Cheri, Ray and Kerry are giving you excellent advice and I hope that you are able to calm down some after the initial panic. I bought my axolotls as an impulse buy, too, and kept them with goldfish and a catfish... Like I did, you are here now, learning, and so you are well on your way to being an informed axolotl keeper.
Ray, I just want to interject that dechlorinator is only necessary if the water has chloramines. If the water company treats the water with chlorine, chlorine will evaoprate. You can fill buckets with water from, say, a shower head to speed up evaporation, or you can let the water sit for a few minutes, hours, overnight. Chloramines do not evaporate, though, and a dechlorinator is necessary. In the US and Australia, water companies commonly use one or both chemicals to treat water and dechlorinators are indispensible; here in Germany, for example, they don't and we can take water right from the tap.
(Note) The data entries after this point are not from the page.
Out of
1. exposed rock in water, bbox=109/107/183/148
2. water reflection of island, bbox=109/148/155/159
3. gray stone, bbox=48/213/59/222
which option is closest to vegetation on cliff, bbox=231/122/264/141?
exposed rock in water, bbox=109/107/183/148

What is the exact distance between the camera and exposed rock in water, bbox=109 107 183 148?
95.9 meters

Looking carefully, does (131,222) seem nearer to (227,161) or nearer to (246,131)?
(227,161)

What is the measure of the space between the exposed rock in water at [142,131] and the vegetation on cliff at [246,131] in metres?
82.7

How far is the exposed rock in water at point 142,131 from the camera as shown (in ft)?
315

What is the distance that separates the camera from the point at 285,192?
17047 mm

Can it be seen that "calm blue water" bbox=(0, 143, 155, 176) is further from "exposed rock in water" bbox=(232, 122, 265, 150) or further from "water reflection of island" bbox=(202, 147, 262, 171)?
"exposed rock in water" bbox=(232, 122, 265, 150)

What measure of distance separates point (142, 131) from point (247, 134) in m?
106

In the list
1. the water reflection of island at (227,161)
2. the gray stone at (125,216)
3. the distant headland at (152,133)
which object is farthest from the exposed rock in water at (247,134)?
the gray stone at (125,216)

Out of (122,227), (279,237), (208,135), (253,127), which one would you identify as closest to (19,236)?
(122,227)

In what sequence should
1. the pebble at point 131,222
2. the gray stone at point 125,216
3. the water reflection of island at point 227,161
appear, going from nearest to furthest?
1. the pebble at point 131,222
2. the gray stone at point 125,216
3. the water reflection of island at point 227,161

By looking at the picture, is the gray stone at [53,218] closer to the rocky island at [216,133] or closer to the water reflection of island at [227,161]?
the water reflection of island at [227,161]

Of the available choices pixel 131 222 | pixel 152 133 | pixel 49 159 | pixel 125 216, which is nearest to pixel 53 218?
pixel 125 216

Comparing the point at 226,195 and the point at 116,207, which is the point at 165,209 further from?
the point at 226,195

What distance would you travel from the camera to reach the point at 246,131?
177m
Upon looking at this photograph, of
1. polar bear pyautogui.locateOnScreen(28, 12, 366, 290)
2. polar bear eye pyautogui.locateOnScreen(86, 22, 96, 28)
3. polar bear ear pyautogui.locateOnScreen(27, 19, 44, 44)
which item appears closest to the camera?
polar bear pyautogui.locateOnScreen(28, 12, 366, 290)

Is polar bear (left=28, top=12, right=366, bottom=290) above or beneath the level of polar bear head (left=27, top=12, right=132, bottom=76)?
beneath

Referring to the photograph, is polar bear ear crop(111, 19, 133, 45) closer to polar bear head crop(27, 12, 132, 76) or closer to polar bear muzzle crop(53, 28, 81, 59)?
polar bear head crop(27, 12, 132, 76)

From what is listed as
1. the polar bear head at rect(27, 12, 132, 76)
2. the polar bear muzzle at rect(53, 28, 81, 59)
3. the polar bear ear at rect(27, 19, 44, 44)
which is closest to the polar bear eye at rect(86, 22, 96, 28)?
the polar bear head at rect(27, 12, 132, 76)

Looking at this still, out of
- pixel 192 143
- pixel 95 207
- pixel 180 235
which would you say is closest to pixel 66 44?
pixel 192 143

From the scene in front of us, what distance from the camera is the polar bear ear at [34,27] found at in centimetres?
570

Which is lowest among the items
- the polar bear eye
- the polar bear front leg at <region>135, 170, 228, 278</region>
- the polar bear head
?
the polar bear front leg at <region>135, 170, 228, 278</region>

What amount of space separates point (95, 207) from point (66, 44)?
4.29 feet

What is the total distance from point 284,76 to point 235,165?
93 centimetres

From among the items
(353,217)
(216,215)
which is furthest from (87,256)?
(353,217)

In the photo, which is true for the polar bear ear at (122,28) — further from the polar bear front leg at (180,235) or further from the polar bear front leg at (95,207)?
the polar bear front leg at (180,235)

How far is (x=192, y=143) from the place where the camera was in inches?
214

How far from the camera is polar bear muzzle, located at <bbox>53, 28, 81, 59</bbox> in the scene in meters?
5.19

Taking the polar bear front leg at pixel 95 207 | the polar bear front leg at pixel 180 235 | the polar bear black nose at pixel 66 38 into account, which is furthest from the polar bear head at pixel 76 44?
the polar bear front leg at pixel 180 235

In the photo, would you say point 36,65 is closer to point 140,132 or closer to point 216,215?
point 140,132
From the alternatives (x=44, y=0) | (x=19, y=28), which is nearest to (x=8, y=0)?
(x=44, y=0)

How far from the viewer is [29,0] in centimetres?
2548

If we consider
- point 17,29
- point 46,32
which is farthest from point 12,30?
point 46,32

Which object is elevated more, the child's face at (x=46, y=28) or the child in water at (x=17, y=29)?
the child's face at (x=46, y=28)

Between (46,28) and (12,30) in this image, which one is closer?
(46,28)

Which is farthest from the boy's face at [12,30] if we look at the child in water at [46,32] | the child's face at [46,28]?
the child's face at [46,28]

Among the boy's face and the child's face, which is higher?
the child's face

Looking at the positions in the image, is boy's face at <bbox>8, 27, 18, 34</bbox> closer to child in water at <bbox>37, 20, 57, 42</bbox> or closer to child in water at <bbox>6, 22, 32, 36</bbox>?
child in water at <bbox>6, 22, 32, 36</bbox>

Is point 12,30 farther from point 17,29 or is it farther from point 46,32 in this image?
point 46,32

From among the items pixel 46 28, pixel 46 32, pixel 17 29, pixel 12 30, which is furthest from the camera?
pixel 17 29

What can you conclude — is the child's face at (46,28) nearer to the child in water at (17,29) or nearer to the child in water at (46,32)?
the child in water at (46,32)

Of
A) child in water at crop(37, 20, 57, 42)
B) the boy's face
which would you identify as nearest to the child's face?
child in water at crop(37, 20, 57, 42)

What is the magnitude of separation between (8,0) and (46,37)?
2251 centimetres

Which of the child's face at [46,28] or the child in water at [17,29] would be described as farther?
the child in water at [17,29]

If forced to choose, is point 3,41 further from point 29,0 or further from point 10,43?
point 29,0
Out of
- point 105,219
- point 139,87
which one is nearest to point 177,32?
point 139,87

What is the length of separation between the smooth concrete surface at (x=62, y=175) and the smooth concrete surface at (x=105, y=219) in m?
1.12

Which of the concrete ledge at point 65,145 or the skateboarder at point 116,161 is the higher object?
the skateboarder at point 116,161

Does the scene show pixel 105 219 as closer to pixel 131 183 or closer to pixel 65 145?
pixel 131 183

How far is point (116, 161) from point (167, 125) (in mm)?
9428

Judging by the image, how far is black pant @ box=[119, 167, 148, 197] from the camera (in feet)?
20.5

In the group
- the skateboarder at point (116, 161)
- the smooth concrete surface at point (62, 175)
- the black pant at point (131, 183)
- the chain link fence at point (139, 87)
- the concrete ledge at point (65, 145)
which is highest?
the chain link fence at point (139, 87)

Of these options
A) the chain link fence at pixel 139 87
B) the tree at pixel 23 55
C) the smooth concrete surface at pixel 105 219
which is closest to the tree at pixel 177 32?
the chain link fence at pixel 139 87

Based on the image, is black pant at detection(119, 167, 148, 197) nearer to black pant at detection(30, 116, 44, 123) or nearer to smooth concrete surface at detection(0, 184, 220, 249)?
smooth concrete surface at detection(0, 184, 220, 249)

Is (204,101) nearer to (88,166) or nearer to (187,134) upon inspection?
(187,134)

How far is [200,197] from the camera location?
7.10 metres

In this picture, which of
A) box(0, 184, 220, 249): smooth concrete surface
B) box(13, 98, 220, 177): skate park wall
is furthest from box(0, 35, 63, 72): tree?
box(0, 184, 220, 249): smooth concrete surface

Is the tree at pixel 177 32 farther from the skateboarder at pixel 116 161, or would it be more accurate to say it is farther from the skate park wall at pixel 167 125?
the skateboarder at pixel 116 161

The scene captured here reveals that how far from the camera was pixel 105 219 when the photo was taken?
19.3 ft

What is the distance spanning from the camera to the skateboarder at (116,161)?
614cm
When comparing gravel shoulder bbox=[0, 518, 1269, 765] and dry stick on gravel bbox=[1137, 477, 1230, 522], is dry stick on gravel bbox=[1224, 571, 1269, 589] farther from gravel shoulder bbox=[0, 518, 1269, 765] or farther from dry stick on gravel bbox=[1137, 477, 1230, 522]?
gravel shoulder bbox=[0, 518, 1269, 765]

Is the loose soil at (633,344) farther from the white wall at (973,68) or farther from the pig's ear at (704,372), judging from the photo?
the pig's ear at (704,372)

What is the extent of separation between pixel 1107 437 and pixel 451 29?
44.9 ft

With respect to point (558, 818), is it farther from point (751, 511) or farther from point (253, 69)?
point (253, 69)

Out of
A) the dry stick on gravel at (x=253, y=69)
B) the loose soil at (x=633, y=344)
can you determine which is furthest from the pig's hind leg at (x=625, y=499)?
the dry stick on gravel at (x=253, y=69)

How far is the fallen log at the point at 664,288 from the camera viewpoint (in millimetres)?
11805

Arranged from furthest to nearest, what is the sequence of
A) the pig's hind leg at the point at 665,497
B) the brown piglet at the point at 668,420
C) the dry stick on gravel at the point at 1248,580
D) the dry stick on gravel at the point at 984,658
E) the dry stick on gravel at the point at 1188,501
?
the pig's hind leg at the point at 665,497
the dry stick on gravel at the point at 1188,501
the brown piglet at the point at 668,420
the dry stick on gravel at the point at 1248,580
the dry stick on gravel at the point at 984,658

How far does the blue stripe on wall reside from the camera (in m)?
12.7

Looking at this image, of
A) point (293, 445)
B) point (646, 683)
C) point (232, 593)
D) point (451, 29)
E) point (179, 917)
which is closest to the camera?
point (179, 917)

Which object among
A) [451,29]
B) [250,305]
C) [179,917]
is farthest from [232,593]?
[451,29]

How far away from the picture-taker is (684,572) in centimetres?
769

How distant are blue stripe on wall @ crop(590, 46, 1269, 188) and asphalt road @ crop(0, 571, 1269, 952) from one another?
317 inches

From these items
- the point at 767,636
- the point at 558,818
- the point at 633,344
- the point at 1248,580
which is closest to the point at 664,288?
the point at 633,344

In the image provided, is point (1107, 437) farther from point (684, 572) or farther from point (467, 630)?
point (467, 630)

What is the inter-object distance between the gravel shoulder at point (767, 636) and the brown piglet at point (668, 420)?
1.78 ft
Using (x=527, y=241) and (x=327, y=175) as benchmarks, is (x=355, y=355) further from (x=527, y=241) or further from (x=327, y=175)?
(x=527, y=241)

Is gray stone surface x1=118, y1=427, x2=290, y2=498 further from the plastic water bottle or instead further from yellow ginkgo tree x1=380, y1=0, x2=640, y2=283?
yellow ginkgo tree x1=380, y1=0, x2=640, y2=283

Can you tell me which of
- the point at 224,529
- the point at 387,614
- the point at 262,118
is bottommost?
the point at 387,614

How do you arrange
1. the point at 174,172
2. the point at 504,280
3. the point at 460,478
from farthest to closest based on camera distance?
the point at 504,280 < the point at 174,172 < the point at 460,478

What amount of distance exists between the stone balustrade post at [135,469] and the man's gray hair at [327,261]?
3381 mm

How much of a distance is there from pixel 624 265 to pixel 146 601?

I don't know how it is in the UK so, Cheri, you can contact your local water company (either by phone or visit their website) to find out if they use chlorine/chloramines to treat your water. If they don't, you don't need a dechlorinator - one less expense and one less chemical in the water.
Lastly, just the tip that while your axolotl is in the fridge, you should have an extra bottle of (dechlorinated if nec.) water in the fridge with him so that when you do the water change, the fresh water has the same temperature as the water in the container.